Le prime indimenticabili mostre de LE STANZE DEL VETRO

2012-2015

In attesa della prossima mostra, ripercorriamo insieme le prime tappe de LE STANZE DEL VETRO dal 2012 al 2015.

Abbiamo appena salutato il 2023 e già non vediamo l’ora che sia il 14 aprile 2024, quando potremo scoprire insieme la prossima mostra de LE STANZE DEL VETRO: 1912-1930 Il vetro di Murano e la Biennale di Venezia. In questi tre mesi che ci separano dall’inaugurazione non staremo certo con le mani in mano, visto che sono tantissime e tutte eccezionali le mostre dedicate alla bellezza dell’arte vetraria del ‘900 e contemporanea, muranese e internazionale, che hanno trovato casa sull’isola di San Giorgio Maggiore dal 2012 in poi.

Il nostro viaggio nei ricordi inizia quindi con le mostre dedicate alla storia della celebre vetreria Venini, a partire da Carlo Scarpa.
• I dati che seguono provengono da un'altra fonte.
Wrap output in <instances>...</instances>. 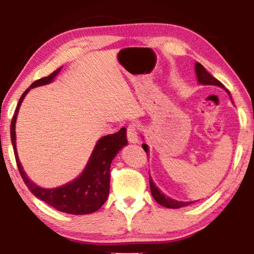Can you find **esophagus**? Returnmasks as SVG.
<instances>
[{"label": "esophagus", "mask_w": 254, "mask_h": 254, "mask_svg": "<svg viewBox=\"0 0 254 254\" xmlns=\"http://www.w3.org/2000/svg\"><path fill=\"white\" fill-rule=\"evenodd\" d=\"M127 137H128V141H129L130 143H137L138 142L137 128L134 124L129 125V126L127 127Z\"/></svg>", "instance_id": "1"}]
</instances>
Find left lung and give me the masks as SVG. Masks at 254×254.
I'll return each mask as SVG.
<instances>
[{"instance_id":"1","label":"left lung","mask_w":254,"mask_h":254,"mask_svg":"<svg viewBox=\"0 0 254 254\" xmlns=\"http://www.w3.org/2000/svg\"><path fill=\"white\" fill-rule=\"evenodd\" d=\"M195 74H196V78H197V82H199V84H202V85H215V86H220V88L223 89L224 86L223 84L220 81H217L216 78L213 77L209 72H208L204 67L199 62H196L195 64ZM225 91L229 95V97L231 98L230 96V92L228 91L227 89H225ZM232 100V99H231ZM234 103V102H232ZM142 147L147 152V155L149 154V147L145 143L142 144ZM149 184H150V190H151V195L154 199L156 200V202H158L161 206L163 207H166V208H172V209H177V208H182V207H185V206H189V204L195 202V201H178V200H175L172 199V197H170L166 195L162 192L161 190L158 189L157 186H156V184L154 183V180L150 177L149 178Z\"/></svg>"}]
</instances>
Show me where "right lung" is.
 Masks as SVG:
<instances>
[{
	"label": "right lung",
	"instance_id": "1",
	"mask_svg": "<svg viewBox=\"0 0 254 254\" xmlns=\"http://www.w3.org/2000/svg\"><path fill=\"white\" fill-rule=\"evenodd\" d=\"M62 67L52 72L50 76L38 79L30 85V88L25 90L19 102L17 104L15 114L10 125V137L15 152L16 163L18 166L19 173L31 193L38 199L43 200L55 209L64 211L72 215H85L95 213L105 203L109 197L110 192V168L113 158L118 152L127 145L126 128L123 127L116 134L106 135L100 137L93 148L85 168L81 172V175L76 177L74 180L64 185L54 187V189H44L34 184L26 172L24 171L22 163L19 161L18 152L16 145V121L18 116L19 107L25 98L27 92L31 89L38 88L41 85H47L54 81V78L61 71Z\"/></svg>",
	"mask_w": 254,
	"mask_h": 254
}]
</instances>
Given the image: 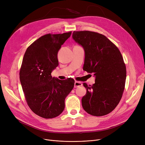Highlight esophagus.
Returning <instances> with one entry per match:
<instances>
[{
	"mask_svg": "<svg viewBox=\"0 0 145 145\" xmlns=\"http://www.w3.org/2000/svg\"><path fill=\"white\" fill-rule=\"evenodd\" d=\"M82 86V83L80 82H78V81H75L74 82V88H78V87H80Z\"/></svg>",
	"mask_w": 145,
	"mask_h": 145,
	"instance_id": "1",
	"label": "esophagus"
}]
</instances>
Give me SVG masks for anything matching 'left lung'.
Listing matches in <instances>:
<instances>
[{"label": "left lung", "instance_id": "left-lung-1", "mask_svg": "<svg viewBox=\"0 0 145 145\" xmlns=\"http://www.w3.org/2000/svg\"><path fill=\"white\" fill-rule=\"evenodd\" d=\"M73 40L83 47L85 62L83 69L94 73L95 83H83L86 93L82 107L92 116L110 113L119 104L125 89L126 69L119 49L105 36L90 31H74Z\"/></svg>", "mask_w": 145, "mask_h": 145}]
</instances>
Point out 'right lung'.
I'll return each mask as SVG.
<instances>
[{"label":"right lung","mask_w":145,"mask_h":145,"mask_svg":"<svg viewBox=\"0 0 145 145\" xmlns=\"http://www.w3.org/2000/svg\"><path fill=\"white\" fill-rule=\"evenodd\" d=\"M72 32L47 34L27 48L20 70V81L27 103L35 114L45 119L55 118L65 109V100L74 85L69 78L51 76L59 65L57 53Z\"/></svg>","instance_id":"1"}]
</instances>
Venini 1932 — 1947, la primissima mostra a LE STANZE DEL VETRO, curata da Marino Barovier, che a cavallo tra il 2012 e il 2013 ha ricostruito il percorso creativo di Carlo Scarpa negli anni in cui operò come direttore artistico per la famosa vetreria muranese (dal 1932 al 1947). Ne sono poi seguite altre, tutte curate da Marino Barovier, come Napoleone Martinuzzi. Venini 1925-1931, Tomaso Buzzi alla Venini e Fulvio Bianconi alla Venini, che hanno presentato quanto di più significativo la Venini ha prodotto negli anni grazie alla collaborazione con questi scultori, architetti e designer.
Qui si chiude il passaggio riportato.